**Text shown:**
The goal of Charge4All is to help elected officials, utilities, and community leaders choose the most effective and equitable locations in which to install EV charging stations. The level of detail available on the platform, which can include street-level views, enables users to prioritize certain sites before conducting in-person inspections, saving organizations time and money.
After launching Charge4All in Southern California, Arup is now partnering with officials in other cities across the United States to help them explore how to expand EV charging infrastructure within their communities.
Standardizing Gas Utilities on a Common GIS
Energy company AVANGRID, which operates in 24 US states, has two primary lines of business: Avangrid Renewables and Avangrid Networks. Avangrid Networks is composed of eight electric and gas companies in the northeastern United States. Until recently, two of these companies—Southern Connecticut Gas (SCG) and the Berkshire Gas Company (BGC)—were not using GIS to spatially manage their assets and networks.

(Slide chart reasoning data)
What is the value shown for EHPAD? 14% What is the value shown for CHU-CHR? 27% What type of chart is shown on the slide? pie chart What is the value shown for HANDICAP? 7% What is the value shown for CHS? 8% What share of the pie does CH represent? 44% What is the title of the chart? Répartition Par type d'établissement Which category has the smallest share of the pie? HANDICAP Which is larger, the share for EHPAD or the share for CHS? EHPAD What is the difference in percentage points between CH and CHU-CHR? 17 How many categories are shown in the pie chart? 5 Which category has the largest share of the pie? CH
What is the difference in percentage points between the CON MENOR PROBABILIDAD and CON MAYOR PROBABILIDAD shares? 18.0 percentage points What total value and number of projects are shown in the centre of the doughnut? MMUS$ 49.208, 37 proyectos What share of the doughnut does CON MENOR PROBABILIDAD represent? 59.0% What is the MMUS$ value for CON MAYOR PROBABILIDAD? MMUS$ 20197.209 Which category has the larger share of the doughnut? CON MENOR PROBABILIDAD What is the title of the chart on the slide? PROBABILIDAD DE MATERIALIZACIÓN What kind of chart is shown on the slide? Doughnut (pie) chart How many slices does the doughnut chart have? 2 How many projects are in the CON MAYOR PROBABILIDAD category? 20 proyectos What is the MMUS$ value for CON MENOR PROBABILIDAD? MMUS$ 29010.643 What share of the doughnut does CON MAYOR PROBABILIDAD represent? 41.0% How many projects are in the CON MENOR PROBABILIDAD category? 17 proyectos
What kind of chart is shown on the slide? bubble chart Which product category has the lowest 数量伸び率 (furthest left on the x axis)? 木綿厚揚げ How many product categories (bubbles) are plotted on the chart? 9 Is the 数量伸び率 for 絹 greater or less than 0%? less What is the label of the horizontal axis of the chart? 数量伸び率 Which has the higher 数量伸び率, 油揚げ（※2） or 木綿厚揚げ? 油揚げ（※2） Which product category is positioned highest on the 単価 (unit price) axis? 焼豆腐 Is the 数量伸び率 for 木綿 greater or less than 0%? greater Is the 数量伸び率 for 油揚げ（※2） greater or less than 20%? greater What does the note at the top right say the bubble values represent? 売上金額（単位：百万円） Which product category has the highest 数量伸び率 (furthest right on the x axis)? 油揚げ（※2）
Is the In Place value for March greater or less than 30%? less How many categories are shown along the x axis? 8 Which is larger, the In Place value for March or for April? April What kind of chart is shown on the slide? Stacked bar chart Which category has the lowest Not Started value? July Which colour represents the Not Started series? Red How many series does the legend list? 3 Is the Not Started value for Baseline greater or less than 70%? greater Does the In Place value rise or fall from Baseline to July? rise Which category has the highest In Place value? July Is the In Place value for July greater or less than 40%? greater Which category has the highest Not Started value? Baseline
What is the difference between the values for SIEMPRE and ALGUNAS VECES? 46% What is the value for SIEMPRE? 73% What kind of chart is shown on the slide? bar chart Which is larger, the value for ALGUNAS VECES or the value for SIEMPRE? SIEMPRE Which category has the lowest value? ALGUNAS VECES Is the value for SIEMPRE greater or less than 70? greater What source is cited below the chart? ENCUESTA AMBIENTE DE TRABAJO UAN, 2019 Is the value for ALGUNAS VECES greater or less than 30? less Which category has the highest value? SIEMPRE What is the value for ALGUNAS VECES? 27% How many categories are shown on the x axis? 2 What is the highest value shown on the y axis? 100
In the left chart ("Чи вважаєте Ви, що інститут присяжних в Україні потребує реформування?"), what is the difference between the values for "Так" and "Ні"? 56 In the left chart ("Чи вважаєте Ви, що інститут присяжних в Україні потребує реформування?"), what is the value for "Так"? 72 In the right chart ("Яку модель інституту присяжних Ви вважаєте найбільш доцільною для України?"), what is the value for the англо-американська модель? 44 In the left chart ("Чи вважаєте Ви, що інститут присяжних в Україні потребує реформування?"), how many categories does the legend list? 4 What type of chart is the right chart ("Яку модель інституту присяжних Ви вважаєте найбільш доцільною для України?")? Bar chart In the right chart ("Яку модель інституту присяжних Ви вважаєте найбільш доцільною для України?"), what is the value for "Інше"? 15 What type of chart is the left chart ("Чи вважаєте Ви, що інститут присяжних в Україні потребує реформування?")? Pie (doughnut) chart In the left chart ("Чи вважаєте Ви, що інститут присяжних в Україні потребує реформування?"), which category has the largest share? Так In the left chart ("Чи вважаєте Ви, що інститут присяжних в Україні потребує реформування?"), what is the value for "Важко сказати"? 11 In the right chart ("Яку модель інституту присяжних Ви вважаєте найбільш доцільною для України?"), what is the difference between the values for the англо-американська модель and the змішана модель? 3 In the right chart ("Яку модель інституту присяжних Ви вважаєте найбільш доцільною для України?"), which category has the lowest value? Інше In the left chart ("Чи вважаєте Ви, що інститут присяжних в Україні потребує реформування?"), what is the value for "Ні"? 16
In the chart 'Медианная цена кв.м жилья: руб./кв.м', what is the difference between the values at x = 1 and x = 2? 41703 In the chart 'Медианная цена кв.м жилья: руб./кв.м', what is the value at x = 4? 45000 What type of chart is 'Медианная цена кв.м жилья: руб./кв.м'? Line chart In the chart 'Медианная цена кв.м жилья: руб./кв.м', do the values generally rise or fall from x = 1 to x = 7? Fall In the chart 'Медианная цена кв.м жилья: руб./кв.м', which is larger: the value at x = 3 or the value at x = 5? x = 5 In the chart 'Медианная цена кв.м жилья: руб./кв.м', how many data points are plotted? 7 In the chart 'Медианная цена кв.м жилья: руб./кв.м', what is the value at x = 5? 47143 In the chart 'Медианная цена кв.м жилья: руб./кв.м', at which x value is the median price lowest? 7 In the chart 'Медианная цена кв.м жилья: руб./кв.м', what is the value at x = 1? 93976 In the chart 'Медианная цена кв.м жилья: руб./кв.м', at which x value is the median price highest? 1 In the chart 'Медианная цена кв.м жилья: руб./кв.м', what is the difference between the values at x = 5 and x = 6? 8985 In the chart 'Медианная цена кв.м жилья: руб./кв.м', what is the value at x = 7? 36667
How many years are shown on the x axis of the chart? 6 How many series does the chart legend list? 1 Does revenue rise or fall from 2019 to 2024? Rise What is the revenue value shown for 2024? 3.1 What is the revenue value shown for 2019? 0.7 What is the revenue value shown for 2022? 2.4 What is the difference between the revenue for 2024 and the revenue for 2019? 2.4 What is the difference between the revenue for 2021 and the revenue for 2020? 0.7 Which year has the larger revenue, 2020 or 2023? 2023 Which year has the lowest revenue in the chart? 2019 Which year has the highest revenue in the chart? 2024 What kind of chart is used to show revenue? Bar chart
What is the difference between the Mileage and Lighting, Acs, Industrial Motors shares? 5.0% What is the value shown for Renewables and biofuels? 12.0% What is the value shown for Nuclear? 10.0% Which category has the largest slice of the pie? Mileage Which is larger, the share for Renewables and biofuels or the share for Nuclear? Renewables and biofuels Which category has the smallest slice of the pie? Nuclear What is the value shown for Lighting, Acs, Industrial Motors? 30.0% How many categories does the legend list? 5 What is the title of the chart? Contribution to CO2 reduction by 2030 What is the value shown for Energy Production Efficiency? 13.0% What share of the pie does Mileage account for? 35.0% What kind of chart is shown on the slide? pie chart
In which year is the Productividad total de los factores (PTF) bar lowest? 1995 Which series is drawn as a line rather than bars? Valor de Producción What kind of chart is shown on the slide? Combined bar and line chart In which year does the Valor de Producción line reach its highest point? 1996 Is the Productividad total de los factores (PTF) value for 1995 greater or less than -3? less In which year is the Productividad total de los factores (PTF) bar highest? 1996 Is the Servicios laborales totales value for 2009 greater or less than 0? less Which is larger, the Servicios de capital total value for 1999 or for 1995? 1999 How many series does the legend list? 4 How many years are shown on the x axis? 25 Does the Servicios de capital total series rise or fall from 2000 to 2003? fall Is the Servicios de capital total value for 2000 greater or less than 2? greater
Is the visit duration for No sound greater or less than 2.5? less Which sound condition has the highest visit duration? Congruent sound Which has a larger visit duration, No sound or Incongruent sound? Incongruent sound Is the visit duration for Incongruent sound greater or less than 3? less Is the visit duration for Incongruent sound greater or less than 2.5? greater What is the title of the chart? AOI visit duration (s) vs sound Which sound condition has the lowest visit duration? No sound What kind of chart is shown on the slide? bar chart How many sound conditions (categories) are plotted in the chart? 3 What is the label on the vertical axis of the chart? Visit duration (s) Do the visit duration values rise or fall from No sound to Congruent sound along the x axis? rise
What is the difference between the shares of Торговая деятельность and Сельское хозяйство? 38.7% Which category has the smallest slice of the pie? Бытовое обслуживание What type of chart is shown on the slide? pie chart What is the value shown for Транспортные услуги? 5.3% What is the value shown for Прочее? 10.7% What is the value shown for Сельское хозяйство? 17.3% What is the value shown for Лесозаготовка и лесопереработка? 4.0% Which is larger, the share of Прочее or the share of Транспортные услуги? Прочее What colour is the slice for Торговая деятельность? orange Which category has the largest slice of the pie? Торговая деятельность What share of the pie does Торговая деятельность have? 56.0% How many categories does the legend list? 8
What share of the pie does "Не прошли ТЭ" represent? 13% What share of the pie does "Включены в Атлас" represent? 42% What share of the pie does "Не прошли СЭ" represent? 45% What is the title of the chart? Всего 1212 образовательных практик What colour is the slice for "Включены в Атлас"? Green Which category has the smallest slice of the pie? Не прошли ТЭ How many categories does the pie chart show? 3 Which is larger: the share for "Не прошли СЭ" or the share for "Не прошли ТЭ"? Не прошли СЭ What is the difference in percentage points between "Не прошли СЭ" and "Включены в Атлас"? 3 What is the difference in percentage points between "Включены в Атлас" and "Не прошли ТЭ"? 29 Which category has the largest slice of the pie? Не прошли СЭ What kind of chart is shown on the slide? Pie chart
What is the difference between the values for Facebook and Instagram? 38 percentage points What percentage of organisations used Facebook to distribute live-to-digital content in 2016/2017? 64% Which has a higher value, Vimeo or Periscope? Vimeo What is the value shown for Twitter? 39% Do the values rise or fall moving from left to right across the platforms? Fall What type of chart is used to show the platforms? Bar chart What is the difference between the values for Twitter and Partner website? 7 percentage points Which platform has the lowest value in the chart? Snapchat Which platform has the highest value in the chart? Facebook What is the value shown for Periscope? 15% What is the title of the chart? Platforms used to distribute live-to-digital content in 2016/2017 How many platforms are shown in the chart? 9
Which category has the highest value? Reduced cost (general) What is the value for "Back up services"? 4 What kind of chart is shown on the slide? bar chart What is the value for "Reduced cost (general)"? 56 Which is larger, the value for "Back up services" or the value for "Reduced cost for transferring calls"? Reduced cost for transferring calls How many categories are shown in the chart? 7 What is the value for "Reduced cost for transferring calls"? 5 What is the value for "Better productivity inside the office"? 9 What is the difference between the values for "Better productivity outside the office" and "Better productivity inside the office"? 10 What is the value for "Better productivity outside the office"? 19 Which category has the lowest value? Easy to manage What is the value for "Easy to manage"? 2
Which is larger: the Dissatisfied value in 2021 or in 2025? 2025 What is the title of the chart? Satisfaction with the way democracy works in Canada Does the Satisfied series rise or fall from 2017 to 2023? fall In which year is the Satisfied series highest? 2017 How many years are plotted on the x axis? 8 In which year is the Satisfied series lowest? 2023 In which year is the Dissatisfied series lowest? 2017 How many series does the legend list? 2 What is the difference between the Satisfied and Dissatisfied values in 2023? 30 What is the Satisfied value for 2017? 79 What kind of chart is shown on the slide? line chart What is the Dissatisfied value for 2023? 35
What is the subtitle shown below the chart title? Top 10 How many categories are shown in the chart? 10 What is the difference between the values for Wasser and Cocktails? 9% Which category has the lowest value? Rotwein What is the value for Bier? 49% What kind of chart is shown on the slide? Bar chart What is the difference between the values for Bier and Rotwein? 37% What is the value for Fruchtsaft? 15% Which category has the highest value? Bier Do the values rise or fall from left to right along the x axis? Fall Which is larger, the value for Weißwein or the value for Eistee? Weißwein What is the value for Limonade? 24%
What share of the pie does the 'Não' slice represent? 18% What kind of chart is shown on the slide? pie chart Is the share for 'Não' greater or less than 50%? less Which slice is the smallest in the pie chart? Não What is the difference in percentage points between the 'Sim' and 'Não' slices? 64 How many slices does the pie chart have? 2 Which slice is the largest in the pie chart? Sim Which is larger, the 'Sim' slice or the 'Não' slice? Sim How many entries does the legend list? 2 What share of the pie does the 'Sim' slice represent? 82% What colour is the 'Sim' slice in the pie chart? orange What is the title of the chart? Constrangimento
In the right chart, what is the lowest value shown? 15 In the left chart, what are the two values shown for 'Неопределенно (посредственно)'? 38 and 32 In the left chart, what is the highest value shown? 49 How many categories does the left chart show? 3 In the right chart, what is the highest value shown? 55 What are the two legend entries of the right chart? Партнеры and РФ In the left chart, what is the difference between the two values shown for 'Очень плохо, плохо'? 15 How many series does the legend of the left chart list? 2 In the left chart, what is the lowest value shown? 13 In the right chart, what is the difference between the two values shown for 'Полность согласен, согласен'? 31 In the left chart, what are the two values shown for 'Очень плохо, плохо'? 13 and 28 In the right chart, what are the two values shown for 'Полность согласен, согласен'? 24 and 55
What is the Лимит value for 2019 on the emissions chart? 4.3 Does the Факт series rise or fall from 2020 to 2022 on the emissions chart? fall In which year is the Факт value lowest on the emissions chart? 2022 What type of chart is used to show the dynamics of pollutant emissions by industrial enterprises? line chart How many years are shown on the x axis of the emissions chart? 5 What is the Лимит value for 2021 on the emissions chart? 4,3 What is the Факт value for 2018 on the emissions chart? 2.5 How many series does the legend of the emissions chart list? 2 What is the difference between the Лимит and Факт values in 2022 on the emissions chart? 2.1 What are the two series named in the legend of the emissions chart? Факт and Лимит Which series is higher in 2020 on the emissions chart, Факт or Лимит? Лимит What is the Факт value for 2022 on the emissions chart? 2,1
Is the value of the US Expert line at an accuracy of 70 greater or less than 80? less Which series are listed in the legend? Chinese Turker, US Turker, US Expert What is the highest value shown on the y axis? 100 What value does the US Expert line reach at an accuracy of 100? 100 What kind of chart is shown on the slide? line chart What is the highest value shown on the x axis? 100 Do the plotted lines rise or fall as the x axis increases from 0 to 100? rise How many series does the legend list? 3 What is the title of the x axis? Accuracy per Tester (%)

**Work task 1:** Reproduce the passage on Charge4All and AVANGRID word for word, from "The goal of" to "within their communities.".
**Work task 2:** In the passage on Charge4All and AVANGRID, which two companies were not using GIS to spatially manage their assets and networks until recently?

**Reply 1:**
The goal of Charge4All is to help elected officials, utilities, and community leaders choose the most effective and equitable locations in which to install EV charging stations. The level of detail available on the platform, which can include street-level views, enables users to prioritize certain sites before conducting in-person inspections, saving organizations time and money.
After launching Charge4All in Southern California, Arup is now partnering with officials in other cities across the United States to help them explore how to expand EV charging infrastructure within their communities.

**Reply 2:** Southern Connecticut Gas (SCG) and the Berkshire Gas Company (BGC).